====== The data

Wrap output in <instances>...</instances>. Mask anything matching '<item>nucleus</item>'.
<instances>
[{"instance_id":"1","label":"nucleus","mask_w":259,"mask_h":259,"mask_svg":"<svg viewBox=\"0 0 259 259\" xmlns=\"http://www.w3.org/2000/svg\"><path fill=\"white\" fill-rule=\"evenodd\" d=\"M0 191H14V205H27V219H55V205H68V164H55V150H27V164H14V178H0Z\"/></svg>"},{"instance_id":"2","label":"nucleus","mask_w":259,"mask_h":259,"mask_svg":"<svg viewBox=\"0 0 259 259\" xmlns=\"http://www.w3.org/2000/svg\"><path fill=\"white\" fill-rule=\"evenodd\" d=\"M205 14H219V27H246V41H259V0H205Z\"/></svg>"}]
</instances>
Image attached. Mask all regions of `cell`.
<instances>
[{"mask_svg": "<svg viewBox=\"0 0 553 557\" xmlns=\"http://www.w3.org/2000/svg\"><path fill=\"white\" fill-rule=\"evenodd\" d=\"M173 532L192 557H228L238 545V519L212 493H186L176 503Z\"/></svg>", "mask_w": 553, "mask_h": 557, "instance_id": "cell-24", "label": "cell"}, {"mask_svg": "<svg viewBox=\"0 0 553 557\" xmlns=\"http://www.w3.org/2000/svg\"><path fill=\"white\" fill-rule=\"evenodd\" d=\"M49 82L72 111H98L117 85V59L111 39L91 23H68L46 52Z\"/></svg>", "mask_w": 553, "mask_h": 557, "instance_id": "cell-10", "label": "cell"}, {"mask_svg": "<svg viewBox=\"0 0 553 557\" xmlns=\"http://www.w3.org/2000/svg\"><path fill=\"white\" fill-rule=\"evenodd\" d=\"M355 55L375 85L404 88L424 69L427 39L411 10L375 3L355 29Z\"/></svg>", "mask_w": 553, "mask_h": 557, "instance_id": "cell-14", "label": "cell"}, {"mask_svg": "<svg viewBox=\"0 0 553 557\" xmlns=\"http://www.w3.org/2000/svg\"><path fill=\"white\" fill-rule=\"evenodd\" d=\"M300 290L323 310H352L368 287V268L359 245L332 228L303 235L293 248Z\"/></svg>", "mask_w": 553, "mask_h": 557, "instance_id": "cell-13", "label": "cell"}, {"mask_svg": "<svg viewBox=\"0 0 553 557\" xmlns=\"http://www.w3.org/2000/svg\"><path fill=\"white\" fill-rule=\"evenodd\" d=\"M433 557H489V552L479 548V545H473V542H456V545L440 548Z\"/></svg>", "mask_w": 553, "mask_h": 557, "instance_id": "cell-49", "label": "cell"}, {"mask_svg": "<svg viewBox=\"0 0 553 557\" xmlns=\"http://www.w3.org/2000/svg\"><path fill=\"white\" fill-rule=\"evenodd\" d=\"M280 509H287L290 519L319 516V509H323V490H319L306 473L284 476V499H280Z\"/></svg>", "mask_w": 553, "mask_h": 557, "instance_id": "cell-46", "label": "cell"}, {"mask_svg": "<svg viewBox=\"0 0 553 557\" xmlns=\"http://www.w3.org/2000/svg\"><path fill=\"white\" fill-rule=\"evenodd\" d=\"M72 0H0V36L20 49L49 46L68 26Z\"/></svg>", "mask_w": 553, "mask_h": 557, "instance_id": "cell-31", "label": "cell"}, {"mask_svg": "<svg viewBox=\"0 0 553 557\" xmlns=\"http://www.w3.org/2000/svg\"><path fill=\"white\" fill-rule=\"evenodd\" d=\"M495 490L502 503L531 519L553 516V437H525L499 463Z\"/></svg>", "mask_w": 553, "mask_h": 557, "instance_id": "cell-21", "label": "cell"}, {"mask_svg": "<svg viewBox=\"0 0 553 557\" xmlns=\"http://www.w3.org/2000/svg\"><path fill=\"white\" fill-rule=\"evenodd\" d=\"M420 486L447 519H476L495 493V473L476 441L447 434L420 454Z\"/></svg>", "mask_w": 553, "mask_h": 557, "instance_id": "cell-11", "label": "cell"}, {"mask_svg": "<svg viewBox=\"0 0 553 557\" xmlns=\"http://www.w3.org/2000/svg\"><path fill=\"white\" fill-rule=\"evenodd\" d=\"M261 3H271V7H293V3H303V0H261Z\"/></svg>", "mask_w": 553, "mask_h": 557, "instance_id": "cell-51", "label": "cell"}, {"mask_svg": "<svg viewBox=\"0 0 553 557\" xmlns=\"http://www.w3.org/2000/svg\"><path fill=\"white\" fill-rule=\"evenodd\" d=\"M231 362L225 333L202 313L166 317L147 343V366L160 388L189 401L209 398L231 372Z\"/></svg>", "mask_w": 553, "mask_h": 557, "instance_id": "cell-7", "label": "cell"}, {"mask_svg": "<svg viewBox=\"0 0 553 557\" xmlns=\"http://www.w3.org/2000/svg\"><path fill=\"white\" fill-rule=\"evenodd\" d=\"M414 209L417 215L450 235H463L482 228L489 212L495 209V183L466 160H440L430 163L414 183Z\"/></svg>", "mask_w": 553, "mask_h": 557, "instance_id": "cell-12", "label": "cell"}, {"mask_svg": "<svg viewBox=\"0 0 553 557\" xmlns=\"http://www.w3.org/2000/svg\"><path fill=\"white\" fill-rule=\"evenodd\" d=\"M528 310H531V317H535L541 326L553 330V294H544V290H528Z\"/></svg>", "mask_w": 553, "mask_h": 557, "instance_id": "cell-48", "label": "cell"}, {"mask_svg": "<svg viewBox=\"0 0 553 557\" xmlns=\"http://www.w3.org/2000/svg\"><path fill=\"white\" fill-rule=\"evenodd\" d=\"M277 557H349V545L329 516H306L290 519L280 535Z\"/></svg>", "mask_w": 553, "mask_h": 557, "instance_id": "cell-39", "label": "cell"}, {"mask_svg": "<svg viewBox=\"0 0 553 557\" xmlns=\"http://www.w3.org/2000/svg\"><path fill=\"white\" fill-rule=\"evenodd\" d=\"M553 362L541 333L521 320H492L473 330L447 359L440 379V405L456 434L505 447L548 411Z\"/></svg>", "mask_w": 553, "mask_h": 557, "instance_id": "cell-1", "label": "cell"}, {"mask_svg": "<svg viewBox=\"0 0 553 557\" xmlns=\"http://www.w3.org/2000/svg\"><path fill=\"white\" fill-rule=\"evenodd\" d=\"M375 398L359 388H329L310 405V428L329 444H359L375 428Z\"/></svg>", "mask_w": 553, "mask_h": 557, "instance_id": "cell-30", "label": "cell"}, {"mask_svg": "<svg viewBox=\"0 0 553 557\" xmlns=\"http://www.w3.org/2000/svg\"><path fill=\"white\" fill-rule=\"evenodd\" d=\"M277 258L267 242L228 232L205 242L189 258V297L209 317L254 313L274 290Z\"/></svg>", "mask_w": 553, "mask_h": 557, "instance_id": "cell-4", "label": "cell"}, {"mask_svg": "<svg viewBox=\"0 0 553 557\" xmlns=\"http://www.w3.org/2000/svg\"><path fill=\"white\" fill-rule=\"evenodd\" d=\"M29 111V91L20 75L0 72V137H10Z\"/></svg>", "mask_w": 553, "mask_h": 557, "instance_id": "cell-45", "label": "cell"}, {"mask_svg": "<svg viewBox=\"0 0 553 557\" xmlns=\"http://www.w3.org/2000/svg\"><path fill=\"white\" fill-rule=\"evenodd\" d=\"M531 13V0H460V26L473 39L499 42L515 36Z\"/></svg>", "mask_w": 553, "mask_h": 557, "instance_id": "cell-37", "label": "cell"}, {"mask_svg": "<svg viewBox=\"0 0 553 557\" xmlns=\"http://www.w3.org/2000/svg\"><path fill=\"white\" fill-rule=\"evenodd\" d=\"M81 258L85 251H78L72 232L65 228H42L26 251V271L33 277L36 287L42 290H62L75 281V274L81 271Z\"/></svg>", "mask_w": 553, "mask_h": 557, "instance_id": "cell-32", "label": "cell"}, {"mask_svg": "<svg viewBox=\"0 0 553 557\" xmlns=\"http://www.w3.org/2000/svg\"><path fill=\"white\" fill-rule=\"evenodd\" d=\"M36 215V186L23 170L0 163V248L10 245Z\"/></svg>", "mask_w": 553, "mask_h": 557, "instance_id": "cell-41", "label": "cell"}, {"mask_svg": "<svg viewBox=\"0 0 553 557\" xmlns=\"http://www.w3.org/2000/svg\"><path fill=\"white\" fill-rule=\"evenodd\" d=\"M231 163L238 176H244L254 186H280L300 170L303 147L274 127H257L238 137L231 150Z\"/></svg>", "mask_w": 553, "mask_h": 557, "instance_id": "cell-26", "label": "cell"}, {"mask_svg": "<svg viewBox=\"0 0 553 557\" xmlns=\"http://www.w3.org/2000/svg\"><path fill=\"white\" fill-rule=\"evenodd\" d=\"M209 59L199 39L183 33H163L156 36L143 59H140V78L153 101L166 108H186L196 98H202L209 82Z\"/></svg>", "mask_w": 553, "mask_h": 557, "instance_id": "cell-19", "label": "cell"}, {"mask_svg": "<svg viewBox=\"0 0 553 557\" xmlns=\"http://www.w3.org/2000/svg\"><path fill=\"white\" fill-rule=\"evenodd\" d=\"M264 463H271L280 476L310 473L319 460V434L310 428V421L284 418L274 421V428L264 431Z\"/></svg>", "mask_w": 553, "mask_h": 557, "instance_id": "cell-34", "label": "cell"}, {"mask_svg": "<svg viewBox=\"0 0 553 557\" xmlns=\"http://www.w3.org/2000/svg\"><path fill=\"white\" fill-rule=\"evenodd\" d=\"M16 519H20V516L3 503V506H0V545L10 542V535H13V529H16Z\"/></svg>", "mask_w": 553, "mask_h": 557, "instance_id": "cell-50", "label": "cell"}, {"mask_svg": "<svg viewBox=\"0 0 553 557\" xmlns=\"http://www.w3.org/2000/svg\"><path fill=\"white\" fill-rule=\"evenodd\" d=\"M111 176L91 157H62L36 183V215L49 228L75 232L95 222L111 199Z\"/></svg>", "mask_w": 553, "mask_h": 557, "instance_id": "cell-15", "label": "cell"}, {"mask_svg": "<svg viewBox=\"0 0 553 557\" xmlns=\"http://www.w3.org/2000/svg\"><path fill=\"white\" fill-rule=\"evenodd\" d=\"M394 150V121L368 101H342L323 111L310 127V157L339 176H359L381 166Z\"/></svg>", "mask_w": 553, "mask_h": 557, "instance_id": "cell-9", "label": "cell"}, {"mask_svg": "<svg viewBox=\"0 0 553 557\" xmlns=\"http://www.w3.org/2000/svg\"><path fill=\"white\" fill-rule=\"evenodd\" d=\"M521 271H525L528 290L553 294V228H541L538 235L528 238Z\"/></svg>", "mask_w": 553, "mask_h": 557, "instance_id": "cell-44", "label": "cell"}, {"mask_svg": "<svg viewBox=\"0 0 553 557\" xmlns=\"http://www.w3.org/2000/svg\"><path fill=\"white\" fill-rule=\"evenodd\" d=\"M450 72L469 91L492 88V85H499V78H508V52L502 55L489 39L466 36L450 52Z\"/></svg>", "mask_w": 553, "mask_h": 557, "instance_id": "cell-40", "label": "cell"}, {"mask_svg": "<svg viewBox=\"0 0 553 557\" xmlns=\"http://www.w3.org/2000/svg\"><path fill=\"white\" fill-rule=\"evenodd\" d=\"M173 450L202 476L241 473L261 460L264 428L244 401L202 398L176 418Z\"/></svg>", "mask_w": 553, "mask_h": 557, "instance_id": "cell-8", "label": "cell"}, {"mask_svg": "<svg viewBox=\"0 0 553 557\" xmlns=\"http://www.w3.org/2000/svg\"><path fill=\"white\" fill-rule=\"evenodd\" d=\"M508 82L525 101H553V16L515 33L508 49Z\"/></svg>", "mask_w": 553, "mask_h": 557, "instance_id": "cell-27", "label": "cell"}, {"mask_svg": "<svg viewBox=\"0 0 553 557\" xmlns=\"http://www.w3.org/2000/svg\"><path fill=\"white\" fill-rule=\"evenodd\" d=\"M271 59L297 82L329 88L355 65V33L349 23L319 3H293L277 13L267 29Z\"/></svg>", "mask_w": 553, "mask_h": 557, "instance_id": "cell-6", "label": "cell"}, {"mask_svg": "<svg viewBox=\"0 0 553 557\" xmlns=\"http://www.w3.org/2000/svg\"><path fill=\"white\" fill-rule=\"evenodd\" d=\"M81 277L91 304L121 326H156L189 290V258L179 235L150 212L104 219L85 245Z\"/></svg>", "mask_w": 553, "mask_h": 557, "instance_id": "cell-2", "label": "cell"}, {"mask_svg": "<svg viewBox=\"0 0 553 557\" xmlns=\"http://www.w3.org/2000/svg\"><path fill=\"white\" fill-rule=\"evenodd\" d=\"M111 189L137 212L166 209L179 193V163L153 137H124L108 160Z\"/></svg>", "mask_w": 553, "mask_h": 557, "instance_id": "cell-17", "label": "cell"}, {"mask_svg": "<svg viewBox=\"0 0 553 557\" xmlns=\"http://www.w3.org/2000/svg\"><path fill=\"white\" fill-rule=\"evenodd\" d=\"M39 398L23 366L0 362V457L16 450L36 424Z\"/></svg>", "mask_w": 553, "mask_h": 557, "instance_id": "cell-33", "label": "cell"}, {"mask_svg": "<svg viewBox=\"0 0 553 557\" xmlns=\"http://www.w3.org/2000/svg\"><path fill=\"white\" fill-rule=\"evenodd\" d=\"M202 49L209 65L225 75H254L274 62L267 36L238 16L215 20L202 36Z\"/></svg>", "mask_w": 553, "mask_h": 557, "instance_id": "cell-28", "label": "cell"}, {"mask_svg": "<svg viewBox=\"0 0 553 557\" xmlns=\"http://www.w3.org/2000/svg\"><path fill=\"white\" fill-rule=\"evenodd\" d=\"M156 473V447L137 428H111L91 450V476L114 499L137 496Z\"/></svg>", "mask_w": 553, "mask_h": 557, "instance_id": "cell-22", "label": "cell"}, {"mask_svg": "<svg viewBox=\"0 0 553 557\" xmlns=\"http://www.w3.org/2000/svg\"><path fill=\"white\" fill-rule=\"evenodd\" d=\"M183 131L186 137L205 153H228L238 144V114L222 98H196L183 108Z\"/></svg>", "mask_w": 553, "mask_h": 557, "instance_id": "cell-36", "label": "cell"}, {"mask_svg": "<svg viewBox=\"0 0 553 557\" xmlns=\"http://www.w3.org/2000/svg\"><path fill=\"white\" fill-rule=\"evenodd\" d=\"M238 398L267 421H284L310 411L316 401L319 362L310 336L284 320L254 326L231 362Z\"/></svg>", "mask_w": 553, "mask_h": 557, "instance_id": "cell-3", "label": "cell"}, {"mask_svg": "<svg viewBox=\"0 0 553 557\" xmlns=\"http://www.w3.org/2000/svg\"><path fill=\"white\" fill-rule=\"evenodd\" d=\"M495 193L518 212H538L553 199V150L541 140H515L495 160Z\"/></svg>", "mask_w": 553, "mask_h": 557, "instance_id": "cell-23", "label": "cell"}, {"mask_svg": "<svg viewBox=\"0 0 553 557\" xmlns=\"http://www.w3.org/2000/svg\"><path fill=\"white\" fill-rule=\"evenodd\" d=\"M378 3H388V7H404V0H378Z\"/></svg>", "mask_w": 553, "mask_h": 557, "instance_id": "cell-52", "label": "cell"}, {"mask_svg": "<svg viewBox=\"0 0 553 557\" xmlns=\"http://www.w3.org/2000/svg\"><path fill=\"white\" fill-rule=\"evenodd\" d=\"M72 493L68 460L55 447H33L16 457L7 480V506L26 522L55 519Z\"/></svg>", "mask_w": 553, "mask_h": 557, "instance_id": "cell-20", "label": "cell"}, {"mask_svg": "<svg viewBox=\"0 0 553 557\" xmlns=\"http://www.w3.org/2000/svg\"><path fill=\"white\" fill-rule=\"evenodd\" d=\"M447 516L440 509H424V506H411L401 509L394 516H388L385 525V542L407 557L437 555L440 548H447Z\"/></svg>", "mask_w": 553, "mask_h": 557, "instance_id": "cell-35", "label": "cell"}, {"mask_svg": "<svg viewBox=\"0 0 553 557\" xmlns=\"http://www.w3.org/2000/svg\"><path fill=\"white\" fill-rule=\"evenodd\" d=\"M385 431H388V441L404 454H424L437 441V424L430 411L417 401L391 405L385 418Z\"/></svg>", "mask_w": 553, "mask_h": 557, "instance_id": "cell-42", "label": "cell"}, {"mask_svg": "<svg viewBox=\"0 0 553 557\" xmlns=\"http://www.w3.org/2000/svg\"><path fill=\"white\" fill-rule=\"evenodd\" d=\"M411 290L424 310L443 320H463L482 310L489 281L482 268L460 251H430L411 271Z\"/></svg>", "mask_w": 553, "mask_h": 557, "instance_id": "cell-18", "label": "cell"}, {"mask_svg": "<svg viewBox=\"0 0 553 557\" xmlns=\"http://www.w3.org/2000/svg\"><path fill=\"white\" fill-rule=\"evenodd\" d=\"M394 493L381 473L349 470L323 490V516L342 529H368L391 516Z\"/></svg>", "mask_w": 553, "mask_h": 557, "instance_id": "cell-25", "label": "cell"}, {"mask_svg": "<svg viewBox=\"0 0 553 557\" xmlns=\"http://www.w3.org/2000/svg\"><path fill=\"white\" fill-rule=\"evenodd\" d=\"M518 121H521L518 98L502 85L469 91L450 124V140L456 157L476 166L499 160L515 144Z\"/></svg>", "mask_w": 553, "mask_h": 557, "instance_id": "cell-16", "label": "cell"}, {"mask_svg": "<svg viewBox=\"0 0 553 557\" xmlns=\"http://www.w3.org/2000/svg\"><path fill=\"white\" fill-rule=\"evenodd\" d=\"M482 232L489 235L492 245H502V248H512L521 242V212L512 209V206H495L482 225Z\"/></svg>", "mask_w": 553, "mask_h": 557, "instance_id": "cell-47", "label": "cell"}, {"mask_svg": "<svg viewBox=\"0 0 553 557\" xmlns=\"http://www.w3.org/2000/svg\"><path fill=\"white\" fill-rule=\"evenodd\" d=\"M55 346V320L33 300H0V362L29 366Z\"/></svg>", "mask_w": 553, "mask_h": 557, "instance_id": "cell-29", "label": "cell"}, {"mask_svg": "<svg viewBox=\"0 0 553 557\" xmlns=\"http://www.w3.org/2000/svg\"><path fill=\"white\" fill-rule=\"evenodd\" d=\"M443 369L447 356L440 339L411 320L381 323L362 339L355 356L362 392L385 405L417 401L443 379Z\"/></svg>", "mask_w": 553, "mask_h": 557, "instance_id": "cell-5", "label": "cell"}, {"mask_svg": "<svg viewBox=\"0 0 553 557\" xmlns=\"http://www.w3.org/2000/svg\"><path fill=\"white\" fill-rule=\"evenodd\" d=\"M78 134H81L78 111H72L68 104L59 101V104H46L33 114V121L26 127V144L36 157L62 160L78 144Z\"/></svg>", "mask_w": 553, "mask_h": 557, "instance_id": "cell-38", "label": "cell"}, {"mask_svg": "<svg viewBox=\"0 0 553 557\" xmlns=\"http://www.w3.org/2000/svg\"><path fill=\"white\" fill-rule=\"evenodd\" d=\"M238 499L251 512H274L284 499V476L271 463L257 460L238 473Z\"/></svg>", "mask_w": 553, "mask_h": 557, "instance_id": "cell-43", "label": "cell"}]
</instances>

============

**Aim of the task:** Please state how many lines of the records above contain the string "nucleus", matching case exactly. Give only the number.

**Right answer:** 2